[Selected excerpt]:
Thursday, September 3, 2009

Ramping up to the good part of the chemo cycle

Today was the first day I picked up Benjamin since July 8th. What a feeling (I can hear the whole Fame song in my head now). I even romped around with him at the playground. Again, what a feeling.

The last few days have been great. My last yucky feeling day, other than tiredness from being more active, was Monday. Kim and Erik (Phil's brother), Grae and Connor, and McGraw and Reba arrived late Monday night. It's been so great to see B interacting with his cousins, and with the dogs. I LOVE their dogs. If Phil and I ever get a dog, I might lobby for a Sheltie. It's been so great to have them here and they've been so helpful.


Today we went to the playground at Roosevelt Park. Erik commented that there was millions of dollars of playground equipment and what did the kids want to play on? The bleachers by the ballfields. Connor had a grand time eating the pebbles on the ballfield. Roughage at its finest. It felt so good to be out there and ALIVE.

As for the hair: it itches. Big time. And most of the stubble is still intact. Thus the itchiness. So right now I'm kinda hoping the rest of it falls out soon. And the leg/pit hair has brought in reinforcements and stands firmly entrenched for the time being. What a drag. I can't really complain, though. Complaining was earlier in the week.

There was a brief time on Monday where I was in a complete downer. I had some help from Sue and Carla during the day while Phil was at work, but after they left I had a few hours by myself with Benjamin and I had a complete meltdown because I felt like I couldn't do even the most basic of motherhood duties, like lifting him up on the changing table to change his diaper. I felt like a complete failure and collapsed into a puddle of tears when Phil got home. He gently reminded me that this was only temporary. Sometimes I lose sight of that. By the next morning I was feeling much better, thanks to the supportive Facebook comments that kept me going. So thank you all for that.

[Work instruction A]: In the blog post, switch "playground" to "park" and give the passage between "Thursday, September 3, 2009" and "what a feeling.", inclusive.
[Work instruction B]: According to the blog post, what breed of dog might the writer lobby for?
[Work instruction C]: Condense the paragraph of the blog post beginning "Today we went to the playground at Roosevelt Park" into a short bulleted list of its main facts.

[Records]:

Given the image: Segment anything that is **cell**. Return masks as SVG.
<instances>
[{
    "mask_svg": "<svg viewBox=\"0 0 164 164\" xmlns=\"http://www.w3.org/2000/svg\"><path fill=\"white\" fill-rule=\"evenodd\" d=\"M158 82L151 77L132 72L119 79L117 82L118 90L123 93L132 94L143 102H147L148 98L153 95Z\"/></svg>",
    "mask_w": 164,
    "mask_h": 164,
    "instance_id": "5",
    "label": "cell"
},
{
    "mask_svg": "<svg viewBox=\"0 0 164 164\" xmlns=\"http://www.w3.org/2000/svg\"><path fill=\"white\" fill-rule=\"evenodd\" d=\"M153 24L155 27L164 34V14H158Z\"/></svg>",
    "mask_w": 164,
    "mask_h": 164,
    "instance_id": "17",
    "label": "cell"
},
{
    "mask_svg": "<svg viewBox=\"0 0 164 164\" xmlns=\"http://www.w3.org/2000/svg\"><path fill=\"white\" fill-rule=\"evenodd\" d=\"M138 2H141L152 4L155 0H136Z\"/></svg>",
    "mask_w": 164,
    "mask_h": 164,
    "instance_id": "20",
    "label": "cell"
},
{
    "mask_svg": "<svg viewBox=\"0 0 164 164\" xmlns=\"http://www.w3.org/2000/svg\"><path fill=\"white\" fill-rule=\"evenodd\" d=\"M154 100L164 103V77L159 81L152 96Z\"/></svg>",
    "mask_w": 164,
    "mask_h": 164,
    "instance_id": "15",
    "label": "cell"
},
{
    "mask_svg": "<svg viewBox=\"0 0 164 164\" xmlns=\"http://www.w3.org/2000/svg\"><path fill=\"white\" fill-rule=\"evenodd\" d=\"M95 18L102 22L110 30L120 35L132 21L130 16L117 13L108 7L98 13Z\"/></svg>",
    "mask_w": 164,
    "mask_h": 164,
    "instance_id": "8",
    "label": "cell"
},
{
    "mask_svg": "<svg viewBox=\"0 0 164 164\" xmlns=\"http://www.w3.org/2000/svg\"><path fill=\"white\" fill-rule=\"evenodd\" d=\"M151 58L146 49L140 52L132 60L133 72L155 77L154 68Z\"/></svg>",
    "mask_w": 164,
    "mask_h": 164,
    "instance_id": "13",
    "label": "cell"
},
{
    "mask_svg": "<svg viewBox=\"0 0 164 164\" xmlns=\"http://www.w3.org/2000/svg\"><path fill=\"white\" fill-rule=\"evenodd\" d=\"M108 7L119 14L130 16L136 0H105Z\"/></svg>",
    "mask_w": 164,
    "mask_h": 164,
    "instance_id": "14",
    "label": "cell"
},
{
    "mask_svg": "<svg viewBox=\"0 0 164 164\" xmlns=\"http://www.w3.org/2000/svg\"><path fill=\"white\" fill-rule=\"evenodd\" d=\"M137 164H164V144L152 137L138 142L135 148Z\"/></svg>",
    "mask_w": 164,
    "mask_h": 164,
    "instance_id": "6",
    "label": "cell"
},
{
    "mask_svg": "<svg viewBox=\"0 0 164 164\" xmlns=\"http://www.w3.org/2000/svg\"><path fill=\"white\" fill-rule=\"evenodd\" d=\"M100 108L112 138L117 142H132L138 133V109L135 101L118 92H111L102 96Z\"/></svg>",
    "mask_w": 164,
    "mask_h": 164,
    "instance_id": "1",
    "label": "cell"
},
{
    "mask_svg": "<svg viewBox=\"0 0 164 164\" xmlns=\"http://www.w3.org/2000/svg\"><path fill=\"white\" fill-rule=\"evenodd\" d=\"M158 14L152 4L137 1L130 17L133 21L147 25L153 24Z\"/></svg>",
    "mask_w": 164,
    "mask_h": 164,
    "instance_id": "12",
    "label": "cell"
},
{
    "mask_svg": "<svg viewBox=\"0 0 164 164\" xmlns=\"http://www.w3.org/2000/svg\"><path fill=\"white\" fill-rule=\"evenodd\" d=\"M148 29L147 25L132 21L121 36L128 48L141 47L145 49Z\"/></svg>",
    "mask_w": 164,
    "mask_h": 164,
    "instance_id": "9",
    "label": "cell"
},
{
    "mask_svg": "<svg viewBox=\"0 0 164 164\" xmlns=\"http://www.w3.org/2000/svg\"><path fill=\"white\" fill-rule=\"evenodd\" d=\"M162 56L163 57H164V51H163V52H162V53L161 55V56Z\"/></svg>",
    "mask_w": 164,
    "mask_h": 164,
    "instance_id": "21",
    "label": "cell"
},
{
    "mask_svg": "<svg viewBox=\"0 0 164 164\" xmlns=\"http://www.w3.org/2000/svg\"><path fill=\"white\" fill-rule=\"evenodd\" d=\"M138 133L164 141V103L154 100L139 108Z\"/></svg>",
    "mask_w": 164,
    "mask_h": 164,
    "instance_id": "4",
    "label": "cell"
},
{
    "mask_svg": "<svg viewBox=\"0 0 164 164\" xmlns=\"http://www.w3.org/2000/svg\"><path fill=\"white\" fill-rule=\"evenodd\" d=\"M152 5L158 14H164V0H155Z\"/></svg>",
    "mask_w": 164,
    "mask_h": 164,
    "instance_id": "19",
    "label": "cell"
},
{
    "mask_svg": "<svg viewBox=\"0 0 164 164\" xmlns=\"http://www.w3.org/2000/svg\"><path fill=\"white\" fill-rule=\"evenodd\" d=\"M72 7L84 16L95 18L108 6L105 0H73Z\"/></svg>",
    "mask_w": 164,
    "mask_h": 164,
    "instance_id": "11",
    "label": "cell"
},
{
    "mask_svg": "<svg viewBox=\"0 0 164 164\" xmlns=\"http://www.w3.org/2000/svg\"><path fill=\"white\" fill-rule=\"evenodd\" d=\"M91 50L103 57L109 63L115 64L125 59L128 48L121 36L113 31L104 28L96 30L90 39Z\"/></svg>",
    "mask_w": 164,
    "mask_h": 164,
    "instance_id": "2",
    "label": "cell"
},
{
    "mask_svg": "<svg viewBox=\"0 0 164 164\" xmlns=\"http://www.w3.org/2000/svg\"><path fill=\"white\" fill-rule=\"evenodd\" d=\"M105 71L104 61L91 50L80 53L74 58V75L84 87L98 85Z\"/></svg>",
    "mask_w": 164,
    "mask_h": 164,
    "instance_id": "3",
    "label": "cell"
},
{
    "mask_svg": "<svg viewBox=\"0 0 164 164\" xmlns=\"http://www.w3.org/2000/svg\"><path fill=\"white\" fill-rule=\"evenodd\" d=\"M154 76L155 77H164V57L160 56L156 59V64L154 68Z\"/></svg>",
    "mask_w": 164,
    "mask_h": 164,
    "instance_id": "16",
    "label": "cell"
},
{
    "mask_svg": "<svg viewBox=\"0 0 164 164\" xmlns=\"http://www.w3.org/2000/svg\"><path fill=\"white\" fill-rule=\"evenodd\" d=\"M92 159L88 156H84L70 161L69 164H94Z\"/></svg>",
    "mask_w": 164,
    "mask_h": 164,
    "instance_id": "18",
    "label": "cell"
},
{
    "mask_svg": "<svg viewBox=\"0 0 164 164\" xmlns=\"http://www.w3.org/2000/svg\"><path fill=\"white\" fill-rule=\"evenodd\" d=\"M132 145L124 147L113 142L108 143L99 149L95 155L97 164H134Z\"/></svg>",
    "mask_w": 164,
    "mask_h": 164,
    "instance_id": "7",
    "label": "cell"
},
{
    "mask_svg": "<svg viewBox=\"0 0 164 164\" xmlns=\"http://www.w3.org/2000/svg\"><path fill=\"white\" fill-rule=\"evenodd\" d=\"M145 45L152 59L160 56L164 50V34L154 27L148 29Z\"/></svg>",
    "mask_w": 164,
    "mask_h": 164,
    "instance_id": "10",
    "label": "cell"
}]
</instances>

[Your solution A]:
Thursday, September 3, 2009

Ramping up to the good part of the chemo cycle

Today was the first day I picked up Benjamin since July 8th. What a feeling (I can hear the whole Fame song in my head now). I even romped around with him at the park. Again, what a feeling.

[Your solution B]: A Sheltie.

[Your solution C]:
- We went to the playground at Roosevelt Park.
- Erik remarked that despite millions of dollars of equipment, the kids wanted to play on the bleachers by the ballfields.
- Connor ate pebbles on the ballfield.
- Being out there felt good and made me feel alive.